Understanding Stock Splits

A Guide to Understanding Stock Splits

Big Day for Stock Splits

This morning, two of the most high-profile companies in the world, Apple and Tesla, split their stocks. Shareholders of Apple (Ticker: AAPL) received four shares of “new” Apple for each share they owned at the close on Friday.  Shareholders of Tesla (Ticker: TSLA) received five shares of “new” Tesla stock for every share they owned on Friday.  The share prices have been reduced by the same proportions.  AAPL closed on Friday at $499 per share so it opened for trading today at about $125 per share.  TSLA closed at $2,213 on Friday so it opened on Monday at about $442.  The dollar value of investors’ holdings does not change as splits are done, just as the amount of pizza you have does not change if your pie is cut into eight pieces instead of four.

Should Investors Care About Stock Splits?

The putative reason that companies split their stocks is to make their individual shares more “accessible” to a wider range of investors, therefore presumably increasing the pool of potential buyers along with deepening trading liquidity.  The market capitalization of a company does not change when its stock splits.  In a 2-for-1 split, for example, a company doubles the number of shares outstanding but halves the per-share price.  Thus, the split itself does not do anything mechanical to increase the company’s market capitalization.  However, there is evidence that a stock split engenders increased investor confidence and goodwill, and it often precipitates increased trading in a stock before and after the split.  There is also a perception among some investors that a stock is somehow “cheaper” after a split and therefore more desirable.
************
**Exercise tasks**
a. Reproduce word for word the passage of the stock splits guide above that begins with the words containing "A Guide to Understanding" and ends with "instead of four.".
b. Translate this sentence from the stock splits guide above into Spanish: "The market capitalization of a company does not change when its stock splits."

**Given information**
************
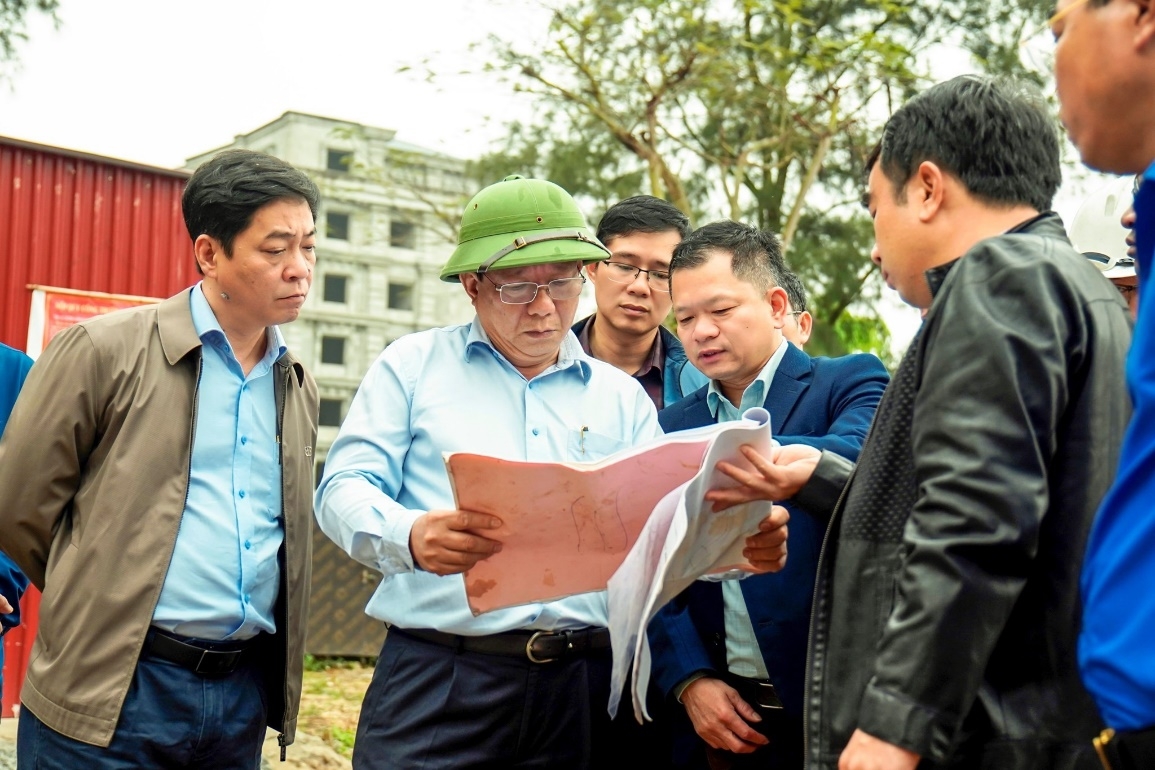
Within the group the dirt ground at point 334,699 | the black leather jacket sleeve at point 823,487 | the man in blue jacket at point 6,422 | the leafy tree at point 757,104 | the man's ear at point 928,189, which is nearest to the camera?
the man's ear at point 928,189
************
**Complete answers**
a.
A Guide to Understanding Stock Splits

Big Day for Stock Splits

This morning, two of the most high-profile companies in the world, Apple and Tesla, split their stocks. Shareholders of Apple (Ticker: AAPL) received four shares of “new” Apple for each share they owned at the close on Friday.  Shareholders of Tesla (Ticker: TSLA) received five shares of “new” Tesla stock for every share they owned on Friday.  The share prices have been reduced by the same proportions.  AAPL closed on Friday at $499 per share so it opened for trading today at about $125 per share.  TSLA closed at $2,213 on Friday so it opened on Monday at about $442.  The dollar value of investors’ holdings does not change as splits are done, just as the amount of pizza you have does not change if your pie is cut into eight pieces instead of four.

b. La capitalización de mercado de una empresa no cambia cuando sus acciones se dividen.